Modern motorhomes are very much all-weather leisure vehicles – they are heated and well-insulated, making them a perfect home from home even in the dead of winter.

Even so, it is important to be realistic and recognise that while your motorhome is designed for winter conditions on the roads, these are likely to prove tricky for any driver. The hazards of ice, snow, and severely reduced visibility are all the more challenging if you are driving a motorhome or auto-sleeper.
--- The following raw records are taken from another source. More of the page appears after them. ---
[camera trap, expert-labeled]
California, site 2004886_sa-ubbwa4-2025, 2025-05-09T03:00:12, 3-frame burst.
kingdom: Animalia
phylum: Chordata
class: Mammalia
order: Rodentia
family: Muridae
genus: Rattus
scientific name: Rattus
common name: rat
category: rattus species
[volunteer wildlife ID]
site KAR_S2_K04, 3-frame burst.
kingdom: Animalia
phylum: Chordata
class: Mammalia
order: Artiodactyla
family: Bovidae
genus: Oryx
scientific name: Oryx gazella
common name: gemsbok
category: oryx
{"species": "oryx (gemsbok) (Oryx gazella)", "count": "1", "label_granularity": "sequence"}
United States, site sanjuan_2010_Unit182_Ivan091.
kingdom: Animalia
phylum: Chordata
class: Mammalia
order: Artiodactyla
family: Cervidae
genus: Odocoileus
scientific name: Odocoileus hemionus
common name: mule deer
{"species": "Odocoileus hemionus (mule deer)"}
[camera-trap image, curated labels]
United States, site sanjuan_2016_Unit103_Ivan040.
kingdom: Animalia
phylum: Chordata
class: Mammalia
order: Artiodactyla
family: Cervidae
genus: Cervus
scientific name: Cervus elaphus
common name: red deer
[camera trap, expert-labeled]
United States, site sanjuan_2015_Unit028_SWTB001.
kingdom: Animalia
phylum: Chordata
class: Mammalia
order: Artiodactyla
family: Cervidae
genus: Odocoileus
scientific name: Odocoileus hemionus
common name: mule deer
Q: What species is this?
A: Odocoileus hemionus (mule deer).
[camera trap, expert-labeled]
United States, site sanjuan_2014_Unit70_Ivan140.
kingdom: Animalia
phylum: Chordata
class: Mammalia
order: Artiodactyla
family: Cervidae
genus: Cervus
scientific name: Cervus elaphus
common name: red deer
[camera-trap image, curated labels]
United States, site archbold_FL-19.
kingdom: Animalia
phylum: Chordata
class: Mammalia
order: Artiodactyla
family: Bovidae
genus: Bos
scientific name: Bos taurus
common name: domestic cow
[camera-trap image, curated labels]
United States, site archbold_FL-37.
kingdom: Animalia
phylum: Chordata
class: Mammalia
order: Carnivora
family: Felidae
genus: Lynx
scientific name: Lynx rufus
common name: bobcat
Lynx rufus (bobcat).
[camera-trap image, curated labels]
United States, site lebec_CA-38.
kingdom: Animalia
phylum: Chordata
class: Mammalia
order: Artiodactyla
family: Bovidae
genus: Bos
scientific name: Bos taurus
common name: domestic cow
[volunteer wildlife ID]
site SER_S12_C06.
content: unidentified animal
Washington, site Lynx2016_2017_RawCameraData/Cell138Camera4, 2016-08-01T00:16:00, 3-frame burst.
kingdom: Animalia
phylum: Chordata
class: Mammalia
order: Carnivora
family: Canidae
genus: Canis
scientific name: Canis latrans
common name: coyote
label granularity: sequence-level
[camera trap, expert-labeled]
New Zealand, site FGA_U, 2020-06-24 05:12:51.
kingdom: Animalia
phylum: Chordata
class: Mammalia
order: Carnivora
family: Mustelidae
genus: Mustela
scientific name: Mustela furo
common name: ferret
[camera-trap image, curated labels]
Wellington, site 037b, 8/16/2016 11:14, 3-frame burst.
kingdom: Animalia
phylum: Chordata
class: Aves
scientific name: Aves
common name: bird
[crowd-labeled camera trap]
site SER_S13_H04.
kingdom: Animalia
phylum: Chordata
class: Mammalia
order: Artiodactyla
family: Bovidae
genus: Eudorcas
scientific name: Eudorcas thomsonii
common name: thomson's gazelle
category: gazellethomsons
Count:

So here are a few tips and suggestions for safe winter driving in your treasured motorhome:

Be prepared

  • probably the single most important precaution to take before driving in winter is to be prepared;
  • weather conditions may change at a moment’s notice, and you don’t want to be caught off-guard by the sudden appearance of ice, snow, or sleet;
  • indeed, if snow or other severe weather warnings have been issued – as was the advice for all drivers in the Southeast of England on the 11th of December 2022 – then any outing in your motorhome is unlikely to be considered an essential journey and you need to stay at home;
  • you might also want to sign up for the online weather alerts issued by Met Office which can advise you by email of impending danger and hazards on the roads;

Winter tyres and chains

  • if you know we are in for a prolonged cold snap or heavy snowfalls are predicted – you might even be driving your motorhome to one of Europe’s winter sports destinations – you might want to consider investing in winter tyres as a very minimum;
  • in some areas of Austria, France, Germany, and Switzerland, advises the RAC, winter tyres, snow chains or snow socks – textile liners that wrap around the wheels of your motorhome – may be a legal requirement;

Keep a safe distance

  • keeping a safe distance from the vehicle in front of you is ever-green advice – but becomes even more critical in wintertime;
  • as conditions on the roads deteriorate – and especially if there is ice or snow – you may need to triple or even quadruple your distance behind the vehicle in front;
  • that extra gap might make all the difference you need if the vehicle stops suddenly and your braking and final stopping distance is put to the test;
  • even in rain, your braking distance is likely to increase – and on icy roads, says the RAC, you will be well advised to allow up to 10 times the normal recommended distance between you and the car in front;


  • winter driving also relies on your having an even more familiar knowledge of your motorhome’s controls – especially the demister;
  • the last thing you want to be doing when trying to concentrate on the road ahead is to be fiddling with unfamiliar controls to get the correct flow of air from the demister;


  • clearly, any accumulated ice on the windscreen needs to be removed before setting off but never try to do so by pouring hot water over it – you are likely to crack your windscreen – so, instead, use a patent de-icing spray or liquid to help prevent the accumulation of ice in the first place, invest in a purpose-designed windscreen cover or even use cardboard or an old sheet;
  • be similarly careful when using hot water to heat keys to turn in frozen locks – modern locks are likely to incorporate plastic components which may melt if the key is too hot;

The windscreen washer

  • you’re likely to be needing the windscreen washer to maintain good visibility whilst on the move, so remember to keep the water reserve topped up with an appropriately strong de-icing fluid;


  • if you have forgotten to do so, or do not know whether the vehicle’s radiator is topped up with antifreeze, have the concentration checked and add more to bring it up to the required level.

Your motorhome is designed for all-weather enjoyment, so don’t hesitate to use it for just that. But remember that extra care, preparation, and precautions may be needed for the challenge of winter driving conditions.